[Task 1]: Translate this sentence from the mixing-matrix text into Spanish: "We take a particular parametrization of the mixing matrix \cite{CKMparam}."

== Text shown

We take a particular parametrization of the mixing matrix 
\cite{CKMparam}. 
\begin{equation}
U = e^{i\lambda_7 \theta_{23}} \Gamma_{\delta}e^{i \lambda_5\theta_{13}}
e^{i\lambda_2\theta_{12}} 
\label{CKM}
\end{equation}
where $\lambda_i$ are $SU(3)$ Gell-Mann's matrix and $\Gamma$
contains the CP violating phase
\begin{equation}
\Gamma_{\delta} =
\left[
\begin{array}{ccc}
1 & 0 & 0 \\
0 & 1 & 0 \\
0 & 0 & e^{i \delta}
\end{array}
\right]
\end{equation}

We rewrite the evolution equation (\ref{evolution1}) in terms of 
the new basis defined \cite {KP} by
\begin{eqnarray}
\tilde{\nu_{\alpha}} &=& \left[
e^{-i\lambda_5\theta_{13}} \Gamma^{-1} e^{-i\lambda_7\theta_{23}}
\right]_{\alpha\beta} \nu_{\beta}. \\ \nonumber
&\equiv& (T^t)_{\alpha\beta}\nu_{\beta} 
\label{defT}
\end{eqnarray}
It reads
\begin{equation}
i\frac{d}{dx} 
\left[
\begin{array}{c}
\tilde{\nu_e} \\ \tilde{\nu_\mu} \\ \tilde{\nu_\tau}
\end{array}
\right] 
=
\left\{\frac{1}{2E}e^{i\lambda_2 \theta_{12}} \left[
\begin{array}{ccc}
m_1^2 & 0 & 0 \\
0 & m_2^2 & 0 \\
0 & 0 & m_3^2 
\end{array}
\right] e^{-i \lambda_2\theta_{12}}
+
a(x)

====

[Task 2]: Turn the stretch of the entries from the line that contains "What item of" through the end of the entries into a Markdown table with the columns Row and Line, one numbered row per line and blank lines omitted.

== Entries shown

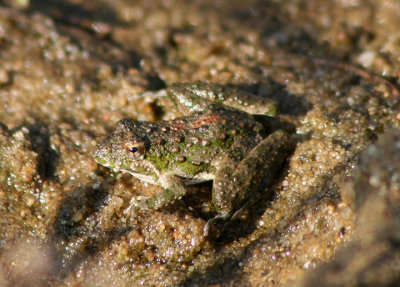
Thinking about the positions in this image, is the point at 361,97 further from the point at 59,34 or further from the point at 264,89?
the point at 59,34

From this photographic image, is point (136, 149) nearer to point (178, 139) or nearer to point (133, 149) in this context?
point (133, 149)

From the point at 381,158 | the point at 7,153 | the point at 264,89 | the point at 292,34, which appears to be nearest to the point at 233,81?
the point at 264,89

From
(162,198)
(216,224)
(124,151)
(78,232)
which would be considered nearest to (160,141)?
(124,151)

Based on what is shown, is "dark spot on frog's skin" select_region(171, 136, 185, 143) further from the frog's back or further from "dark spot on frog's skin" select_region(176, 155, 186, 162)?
"dark spot on frog's skin" select_region(176, 155, 186, 162)

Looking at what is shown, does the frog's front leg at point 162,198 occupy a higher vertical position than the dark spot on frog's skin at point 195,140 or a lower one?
lower

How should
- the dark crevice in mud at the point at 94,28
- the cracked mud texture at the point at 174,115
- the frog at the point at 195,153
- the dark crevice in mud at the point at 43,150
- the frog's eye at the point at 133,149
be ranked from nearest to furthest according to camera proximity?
the cracked mud texture at the point at 174,115 → the frog at the point at 195,153 → the frog's eye at the point at 133,149 → the dark crevice in mud at the point at 43,150 → the dark crevice in mud at the point at 94,28

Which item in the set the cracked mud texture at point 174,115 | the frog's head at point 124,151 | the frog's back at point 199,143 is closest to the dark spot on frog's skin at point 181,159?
the frog's back at point 199,143

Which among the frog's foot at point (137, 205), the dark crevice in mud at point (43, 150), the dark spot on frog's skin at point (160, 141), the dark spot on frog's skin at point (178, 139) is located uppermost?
the dark spot on frog's skin at point (178, 139)

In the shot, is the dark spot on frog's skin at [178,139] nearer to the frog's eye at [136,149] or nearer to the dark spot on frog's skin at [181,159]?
the dark spot on frog's skin at [181,159]
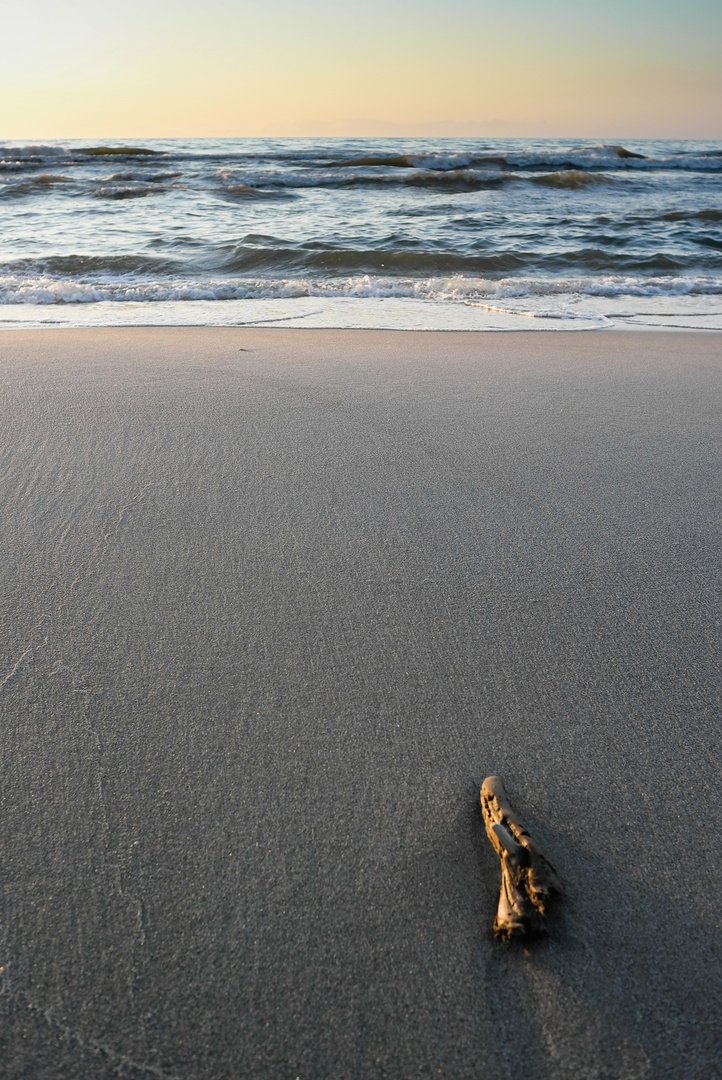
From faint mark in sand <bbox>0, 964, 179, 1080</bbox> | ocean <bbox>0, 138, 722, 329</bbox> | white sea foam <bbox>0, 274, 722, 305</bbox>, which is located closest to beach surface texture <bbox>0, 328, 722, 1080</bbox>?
faint mark in sand <bbox>0, 964, 179, 1080</bbox>

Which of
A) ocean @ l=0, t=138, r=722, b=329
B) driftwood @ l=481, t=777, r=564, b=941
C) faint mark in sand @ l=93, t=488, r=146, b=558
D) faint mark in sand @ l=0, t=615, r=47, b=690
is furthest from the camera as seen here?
ocean @ l=0, t=138, r=722, b=329

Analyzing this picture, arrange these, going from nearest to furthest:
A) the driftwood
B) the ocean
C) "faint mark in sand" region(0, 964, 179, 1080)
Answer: "faint mark in sand" region(0, 964, 179, 1080), the driftwood, the ocean

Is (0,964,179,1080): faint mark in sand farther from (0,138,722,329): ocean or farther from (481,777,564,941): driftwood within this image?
(0,138,722,329): ocean

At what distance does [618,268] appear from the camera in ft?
23.9

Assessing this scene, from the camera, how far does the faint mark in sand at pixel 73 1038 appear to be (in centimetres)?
87

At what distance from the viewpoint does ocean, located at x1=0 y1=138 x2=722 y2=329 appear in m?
5.33

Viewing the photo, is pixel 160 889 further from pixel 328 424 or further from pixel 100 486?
pixel 328 424

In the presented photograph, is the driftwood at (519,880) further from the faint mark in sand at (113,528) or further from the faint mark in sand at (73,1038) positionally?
the faint mark in sand at (113,528)

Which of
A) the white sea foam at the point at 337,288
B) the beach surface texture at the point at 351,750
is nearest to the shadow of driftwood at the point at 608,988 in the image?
the beach surface texture at the point at 351,750

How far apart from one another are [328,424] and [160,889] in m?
1.92

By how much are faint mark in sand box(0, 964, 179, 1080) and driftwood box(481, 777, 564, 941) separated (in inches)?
18.3

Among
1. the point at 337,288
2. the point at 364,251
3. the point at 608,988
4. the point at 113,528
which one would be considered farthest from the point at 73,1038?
the point at 364,251

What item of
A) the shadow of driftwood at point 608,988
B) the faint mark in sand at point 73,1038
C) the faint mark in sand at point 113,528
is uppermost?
the faint mark in sand at point 113,528

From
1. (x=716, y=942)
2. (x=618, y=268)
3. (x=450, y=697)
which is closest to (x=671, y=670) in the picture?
(x=450, y=697)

====

[Solution 1]: Tomamos una parametrización particular de la matriz de mezcla \cite{CKMparam}.

[Solution 2]:
| Row | Line |
|---|---|
| 1 | What item of |
| 2 | A) the shadow of driftwood at point 608,988 |
| 3 | B) the faint mark in sand at point 73,1038 |
| 4 | C) the faint mark in sand at point 113,528 |
| 5 | is uppermost? |
| 6 | the faint mark in sand at point 113,528 |
| 7 | From |
| 8 | 1. (x=716, y=942) |
| 9 | 2. (x=618, y=268) |
| 10 | 3. (x=450, y=697) |
| 11 | which is closest to (x=671, y=670) in the picture? |
| 12 | (x=450, y=697) |